Выбрать главу

Позавчера, к примеру, перед самой вечерней кормежкой появился его адвокат Родион Николаевич Сбруев и начал тянуть из него «правду». Он настаивал на том, чтобы Никита рассказал, какие отношения были у него с потерпевшим Мурадовым до инцидента в гараже и что послужило действительным поводом к его избиению. И снова, как это уж не раз бывало во время свиданий с адвокатом, весь заряд умственной энергии Рахманинова, который нужен был для выработки плана самоуничтожения, ушел на то, чтобы обмануть проницательность Сбруева и не сказать ему того главного, из-за чего все произошло.

Сбруев был ненамного старше его, двадцатисемилетнего, может быть, на пять-шесть лет, но разница была не в возрасте.
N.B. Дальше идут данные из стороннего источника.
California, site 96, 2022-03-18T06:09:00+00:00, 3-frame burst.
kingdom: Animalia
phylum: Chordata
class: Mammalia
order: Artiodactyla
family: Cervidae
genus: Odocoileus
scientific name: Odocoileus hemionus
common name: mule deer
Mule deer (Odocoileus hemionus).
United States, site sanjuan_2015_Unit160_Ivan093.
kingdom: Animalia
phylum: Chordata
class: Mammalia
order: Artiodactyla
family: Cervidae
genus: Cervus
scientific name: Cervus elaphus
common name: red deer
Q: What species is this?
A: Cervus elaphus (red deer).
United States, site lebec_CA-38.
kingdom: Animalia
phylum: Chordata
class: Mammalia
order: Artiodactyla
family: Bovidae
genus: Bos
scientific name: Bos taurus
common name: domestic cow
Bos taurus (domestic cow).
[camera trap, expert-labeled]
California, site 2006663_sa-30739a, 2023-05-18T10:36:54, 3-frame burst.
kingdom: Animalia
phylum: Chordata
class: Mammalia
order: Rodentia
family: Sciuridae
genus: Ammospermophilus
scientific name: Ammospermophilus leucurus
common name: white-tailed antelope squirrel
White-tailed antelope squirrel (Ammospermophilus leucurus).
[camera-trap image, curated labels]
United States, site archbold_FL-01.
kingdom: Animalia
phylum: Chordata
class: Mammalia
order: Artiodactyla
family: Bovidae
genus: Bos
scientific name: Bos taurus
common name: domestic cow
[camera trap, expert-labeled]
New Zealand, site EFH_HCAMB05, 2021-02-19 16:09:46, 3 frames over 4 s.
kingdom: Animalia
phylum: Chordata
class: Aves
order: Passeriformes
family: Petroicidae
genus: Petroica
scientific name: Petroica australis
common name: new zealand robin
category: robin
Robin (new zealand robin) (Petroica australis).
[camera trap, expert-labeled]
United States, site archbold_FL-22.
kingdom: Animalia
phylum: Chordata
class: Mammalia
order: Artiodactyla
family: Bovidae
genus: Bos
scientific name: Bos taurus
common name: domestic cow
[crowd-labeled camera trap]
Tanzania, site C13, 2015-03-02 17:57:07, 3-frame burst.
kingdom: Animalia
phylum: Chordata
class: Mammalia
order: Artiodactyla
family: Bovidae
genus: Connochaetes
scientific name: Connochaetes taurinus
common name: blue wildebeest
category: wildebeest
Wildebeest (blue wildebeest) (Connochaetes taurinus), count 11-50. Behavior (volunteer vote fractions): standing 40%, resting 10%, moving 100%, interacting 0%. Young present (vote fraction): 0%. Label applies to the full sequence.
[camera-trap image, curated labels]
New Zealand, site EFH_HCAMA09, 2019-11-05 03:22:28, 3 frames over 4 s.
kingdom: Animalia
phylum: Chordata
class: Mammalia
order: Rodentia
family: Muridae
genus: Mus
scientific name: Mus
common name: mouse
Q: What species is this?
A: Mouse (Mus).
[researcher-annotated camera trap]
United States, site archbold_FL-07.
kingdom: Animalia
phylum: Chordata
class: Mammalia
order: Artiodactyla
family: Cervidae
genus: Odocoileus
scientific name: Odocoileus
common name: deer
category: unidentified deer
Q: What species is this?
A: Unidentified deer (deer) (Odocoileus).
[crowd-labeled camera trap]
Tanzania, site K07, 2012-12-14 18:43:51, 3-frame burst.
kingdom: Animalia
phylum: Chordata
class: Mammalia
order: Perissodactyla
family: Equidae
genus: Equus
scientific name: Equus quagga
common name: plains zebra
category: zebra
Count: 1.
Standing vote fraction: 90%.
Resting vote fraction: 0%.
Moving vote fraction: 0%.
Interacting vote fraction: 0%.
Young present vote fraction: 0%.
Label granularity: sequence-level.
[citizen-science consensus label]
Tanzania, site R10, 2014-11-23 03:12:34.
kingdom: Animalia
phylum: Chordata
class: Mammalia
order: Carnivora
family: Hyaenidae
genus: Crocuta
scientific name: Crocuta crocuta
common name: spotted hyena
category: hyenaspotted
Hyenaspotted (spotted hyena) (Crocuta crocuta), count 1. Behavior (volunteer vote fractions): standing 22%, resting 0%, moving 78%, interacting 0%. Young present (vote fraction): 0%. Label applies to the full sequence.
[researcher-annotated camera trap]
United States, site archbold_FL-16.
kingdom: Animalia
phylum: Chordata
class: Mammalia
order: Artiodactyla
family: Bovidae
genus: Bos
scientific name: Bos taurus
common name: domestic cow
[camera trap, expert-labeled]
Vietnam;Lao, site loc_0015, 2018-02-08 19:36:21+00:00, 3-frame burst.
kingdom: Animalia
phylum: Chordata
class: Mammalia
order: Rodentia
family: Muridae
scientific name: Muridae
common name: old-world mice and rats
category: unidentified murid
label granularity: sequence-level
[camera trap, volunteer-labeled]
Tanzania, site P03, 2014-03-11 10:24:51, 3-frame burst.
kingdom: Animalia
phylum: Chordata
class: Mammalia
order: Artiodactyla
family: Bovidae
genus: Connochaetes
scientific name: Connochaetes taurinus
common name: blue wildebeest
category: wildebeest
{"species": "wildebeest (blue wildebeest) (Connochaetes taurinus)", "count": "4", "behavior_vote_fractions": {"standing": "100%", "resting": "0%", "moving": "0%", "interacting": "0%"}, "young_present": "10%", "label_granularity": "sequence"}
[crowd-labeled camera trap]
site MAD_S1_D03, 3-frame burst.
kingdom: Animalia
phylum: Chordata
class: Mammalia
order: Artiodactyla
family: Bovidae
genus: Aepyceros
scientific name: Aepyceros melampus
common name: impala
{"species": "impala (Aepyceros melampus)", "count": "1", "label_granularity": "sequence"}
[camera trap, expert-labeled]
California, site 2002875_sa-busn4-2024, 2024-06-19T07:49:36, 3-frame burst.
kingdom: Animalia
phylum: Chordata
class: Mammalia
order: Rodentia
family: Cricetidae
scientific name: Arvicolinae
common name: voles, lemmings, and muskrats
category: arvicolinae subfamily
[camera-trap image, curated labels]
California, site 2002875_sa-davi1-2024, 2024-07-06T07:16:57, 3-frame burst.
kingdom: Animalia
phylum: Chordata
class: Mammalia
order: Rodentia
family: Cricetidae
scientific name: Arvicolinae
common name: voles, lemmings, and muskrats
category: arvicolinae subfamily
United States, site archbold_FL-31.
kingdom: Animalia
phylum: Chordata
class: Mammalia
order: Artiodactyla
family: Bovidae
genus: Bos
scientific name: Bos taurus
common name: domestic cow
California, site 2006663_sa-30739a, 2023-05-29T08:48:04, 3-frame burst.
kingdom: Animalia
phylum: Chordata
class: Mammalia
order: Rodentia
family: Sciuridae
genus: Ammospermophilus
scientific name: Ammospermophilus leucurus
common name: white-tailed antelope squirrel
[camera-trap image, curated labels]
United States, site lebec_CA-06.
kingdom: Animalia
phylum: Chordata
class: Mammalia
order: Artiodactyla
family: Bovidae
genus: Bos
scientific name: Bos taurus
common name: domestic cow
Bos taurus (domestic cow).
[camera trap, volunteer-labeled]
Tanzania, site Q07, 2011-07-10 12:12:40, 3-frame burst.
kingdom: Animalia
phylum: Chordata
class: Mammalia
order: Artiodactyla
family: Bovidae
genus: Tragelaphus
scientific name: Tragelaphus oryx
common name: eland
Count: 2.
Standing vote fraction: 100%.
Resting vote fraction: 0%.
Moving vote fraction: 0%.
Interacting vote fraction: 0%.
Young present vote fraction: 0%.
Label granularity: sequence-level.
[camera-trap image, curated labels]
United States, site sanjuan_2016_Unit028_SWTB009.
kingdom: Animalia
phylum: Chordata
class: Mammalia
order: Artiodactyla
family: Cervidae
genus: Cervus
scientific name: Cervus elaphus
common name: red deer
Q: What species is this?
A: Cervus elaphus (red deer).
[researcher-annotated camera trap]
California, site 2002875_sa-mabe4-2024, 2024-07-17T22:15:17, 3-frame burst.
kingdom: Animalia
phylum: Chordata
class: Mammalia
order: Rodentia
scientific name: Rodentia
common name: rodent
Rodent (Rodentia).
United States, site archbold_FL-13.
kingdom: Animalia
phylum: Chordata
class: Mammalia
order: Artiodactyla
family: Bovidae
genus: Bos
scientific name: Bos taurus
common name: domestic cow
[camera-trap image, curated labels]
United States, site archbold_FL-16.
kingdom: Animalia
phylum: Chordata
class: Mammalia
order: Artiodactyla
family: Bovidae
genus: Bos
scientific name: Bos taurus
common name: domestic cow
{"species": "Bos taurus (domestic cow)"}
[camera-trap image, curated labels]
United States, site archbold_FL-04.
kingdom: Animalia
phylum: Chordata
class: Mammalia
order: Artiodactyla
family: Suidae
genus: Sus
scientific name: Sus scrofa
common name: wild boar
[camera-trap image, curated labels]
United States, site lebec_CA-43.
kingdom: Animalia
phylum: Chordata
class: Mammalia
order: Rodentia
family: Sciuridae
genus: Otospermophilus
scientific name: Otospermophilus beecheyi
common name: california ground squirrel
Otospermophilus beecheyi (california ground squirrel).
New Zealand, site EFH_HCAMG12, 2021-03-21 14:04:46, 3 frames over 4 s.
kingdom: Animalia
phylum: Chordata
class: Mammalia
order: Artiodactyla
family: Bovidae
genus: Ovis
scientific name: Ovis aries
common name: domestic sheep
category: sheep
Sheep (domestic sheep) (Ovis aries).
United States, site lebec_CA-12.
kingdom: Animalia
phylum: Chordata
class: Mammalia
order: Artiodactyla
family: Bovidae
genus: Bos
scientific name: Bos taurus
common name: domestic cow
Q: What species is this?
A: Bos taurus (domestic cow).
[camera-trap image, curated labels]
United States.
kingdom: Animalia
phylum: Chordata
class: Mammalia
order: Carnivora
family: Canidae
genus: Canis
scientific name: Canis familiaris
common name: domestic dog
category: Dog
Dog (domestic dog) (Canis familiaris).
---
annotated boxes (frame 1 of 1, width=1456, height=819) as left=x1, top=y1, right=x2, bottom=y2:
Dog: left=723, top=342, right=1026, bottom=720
Рахманинову казалось, что адвокат жил в совершенно ином круге представлений, мерил все совершенно другим аршином, чем он. Ничего он не смыслил в жизни Никиты, ничего не мог в ней изменить, и присутствие его только раздражало Рахманинова. Глядя на бледную физиономию адвоката, на небрежно откинутые густые волосы и крупную рыхловатую фигуру, которую облегал коричневый в крапинку пиджак, сшитый в каком-нибудь высоковедомственном ателье по спецзаказу, Рахманинов представлял себе, как, должно быть, бегает сейчас за этим красавчиком его мать, мать преступника, и какую сумму адвокат получит, если ему, Никите, не припаяют максимальный срок — пятнадцать лет строгого режима.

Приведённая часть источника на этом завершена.